Родители отметили мое окончание училища подарком — мне была презентована верховая лошадь и приобретено новое, удобное седло. Лошадка была немолодая, смирная, ходила она вполне прилично, а главное, могла идти и в упряжке. Впрочем, у ней были свои причуды. Так, идя быстрым аллюром, она вдруг решала прекратить это дело и останавливалась как вкопанная. Не зная об этой ее особенности, я, в первый раз при такой выходке, перелетел через голову лошади, которую она предусмотрительно опустила, и репкой ткнулся в землю. Однако все обошлось благополучно, тем более что мой конь преспокойно стоял и с любопытством смотрел, что вышло из его маневра. Своей лошади я дал громкое имя Гамлет.
Дед Носов подарил мне охотничью двустволку и билет члена Охотничьего Общества.
В этом году я всецело предался деревенской жизни и до конца июля съездил в Москву только один раз, чтобы подать свои бумаги в Лазаревский институт. Отец начал уже в Верине серьезные преобразования — пристраивалось крыло к дому, возводились въездные ворота и решетки, сооружалась лестница к реке, внутри дом перекрашивался и переделывался. Телефон уже соединил нас с Москвой.

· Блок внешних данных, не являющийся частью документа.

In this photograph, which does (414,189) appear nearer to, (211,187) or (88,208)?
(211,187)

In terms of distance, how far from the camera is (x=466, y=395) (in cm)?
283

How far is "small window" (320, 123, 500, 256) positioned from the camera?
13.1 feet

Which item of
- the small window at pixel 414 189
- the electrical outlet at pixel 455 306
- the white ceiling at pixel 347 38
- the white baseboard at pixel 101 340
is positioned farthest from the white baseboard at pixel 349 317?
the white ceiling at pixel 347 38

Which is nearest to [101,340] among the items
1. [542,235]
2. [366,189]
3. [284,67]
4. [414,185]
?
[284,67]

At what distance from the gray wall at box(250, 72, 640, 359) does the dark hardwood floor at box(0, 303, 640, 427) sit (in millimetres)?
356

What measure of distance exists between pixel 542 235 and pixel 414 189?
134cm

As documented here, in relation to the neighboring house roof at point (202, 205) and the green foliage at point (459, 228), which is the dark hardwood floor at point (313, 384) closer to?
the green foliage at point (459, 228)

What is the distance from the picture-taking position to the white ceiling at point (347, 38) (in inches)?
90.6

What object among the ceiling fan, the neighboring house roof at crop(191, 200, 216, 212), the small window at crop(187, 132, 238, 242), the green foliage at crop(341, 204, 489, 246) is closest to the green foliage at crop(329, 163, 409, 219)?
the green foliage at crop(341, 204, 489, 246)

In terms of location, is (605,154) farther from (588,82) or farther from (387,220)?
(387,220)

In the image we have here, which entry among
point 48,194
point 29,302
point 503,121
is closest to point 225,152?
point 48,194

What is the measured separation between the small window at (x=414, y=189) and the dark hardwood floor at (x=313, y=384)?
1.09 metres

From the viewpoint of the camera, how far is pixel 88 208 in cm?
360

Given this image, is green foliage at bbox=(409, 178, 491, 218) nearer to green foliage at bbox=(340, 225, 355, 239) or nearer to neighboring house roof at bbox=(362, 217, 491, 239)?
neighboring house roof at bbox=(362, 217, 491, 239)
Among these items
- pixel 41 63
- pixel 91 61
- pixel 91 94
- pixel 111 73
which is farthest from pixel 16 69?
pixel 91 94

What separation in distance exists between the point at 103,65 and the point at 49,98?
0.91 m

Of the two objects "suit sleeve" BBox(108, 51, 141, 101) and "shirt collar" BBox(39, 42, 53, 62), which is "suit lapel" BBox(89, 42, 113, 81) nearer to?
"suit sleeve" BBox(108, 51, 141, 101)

С конца июня встала знойная погода. Грозы были редкостью. С утра воздух был уже раскален и неподвижен. Дали были окутаны сиреневой дымкой, и пахло гарью. Горели где-то леса и торфяные болота. К середине дня становилось невыносимо. Люди, сидя в комнатах, обливались потом. Лишь с закатом солнца жара начинала постепенно спадать, но в доме было столь же душно, как и днем. Ища спасения от палящего зноя, все живое стремилось в воду. Наши собаки все время валандались в речке. Даже птицы, выбрав мелкое место около берега, трепыхались в воде. Люди не отставали от животных. Каждую свободную минуту мы лезли купаться, но это мало помогало — вода была как парное молоко и освежала только на время купанья. Спать в комнатах было невозможно. Я вылезал в окно верхнего этажа, выволакивал за собой тюфяк и располагался на крыше, но как только подымалось раннее летнее солнышко, приходилось спасаться в душные комнаты. Рыба не клевала, забившись под коряги в студеной глубине.

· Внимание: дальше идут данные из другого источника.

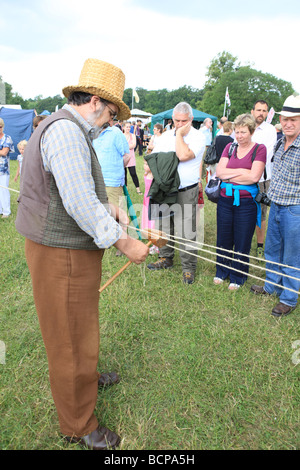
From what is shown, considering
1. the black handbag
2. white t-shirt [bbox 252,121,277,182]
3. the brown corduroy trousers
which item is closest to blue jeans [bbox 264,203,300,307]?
white t-shirt [bbox 252,121,277,182]

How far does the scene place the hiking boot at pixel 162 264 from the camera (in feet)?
15.6

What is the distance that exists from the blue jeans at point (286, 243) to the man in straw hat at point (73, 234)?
2199 mm

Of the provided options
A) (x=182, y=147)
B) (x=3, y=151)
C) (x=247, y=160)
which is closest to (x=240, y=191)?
(x=247, y=160)

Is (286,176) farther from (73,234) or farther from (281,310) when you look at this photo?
(73,234)

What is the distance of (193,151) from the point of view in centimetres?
404

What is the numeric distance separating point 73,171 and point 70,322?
0.84 m

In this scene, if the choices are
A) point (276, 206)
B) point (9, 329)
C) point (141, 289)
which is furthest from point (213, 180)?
point (9, 329)

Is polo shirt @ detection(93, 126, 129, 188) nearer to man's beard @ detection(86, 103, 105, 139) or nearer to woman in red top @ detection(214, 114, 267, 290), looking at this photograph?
woman in red top @ detection(214, 114, 267, 290)

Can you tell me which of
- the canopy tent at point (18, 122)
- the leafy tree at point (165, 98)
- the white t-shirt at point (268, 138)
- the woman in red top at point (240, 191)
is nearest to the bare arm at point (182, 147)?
the woman in red top at point (240, 191)

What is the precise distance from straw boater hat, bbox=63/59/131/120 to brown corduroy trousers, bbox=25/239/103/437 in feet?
2.81

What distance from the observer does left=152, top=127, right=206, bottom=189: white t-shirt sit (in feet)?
13.3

Распорядок дня весь переменился. Полевые работы как у нас, так и в деревне производились только ранним ут. ром и поздним вечером дотемна. Днем все вымирало. Не слышно было даже несен. Молчали и голосистые, неугомонные деревенские девки и даже горластые петухи. В пятницу, когда обычно приезжали гости из Москвы, мы следовали малаховским традициям и отправлялись гулять после вечернего чая, часов в одиннадцать ночи, и бродили до восхода солнца. Разница была лишь в том, что в Малаховке это легко можно было и не делать, а в данных условиях иначе поступить было нельзя.
Несмотря на то что эта погода ничего угрожающего не предвещала — зима была снежная и ранней весной лили обильные дожди, благодаря чему травы были хорошие, уборка прошла быстро, сено было сухое и душистое, а рожь и овес наливались прекрасно. Жара действовала угнетающе, она давила и создавала тревожное настроение.
На всю жизнь мне запомнилась суббота 11 июля 1914 года. К вечеру ждали гостей. Солнце палило с утра, как обычно. Часов около четырех я отправился в купальню, залез в воду и стал блаженствовать. Вдруг с берега раздался голос Наташи Кондрашовой, неожиданно приехавшей с часовым поездом, а не с четырехчасовым, как обычно.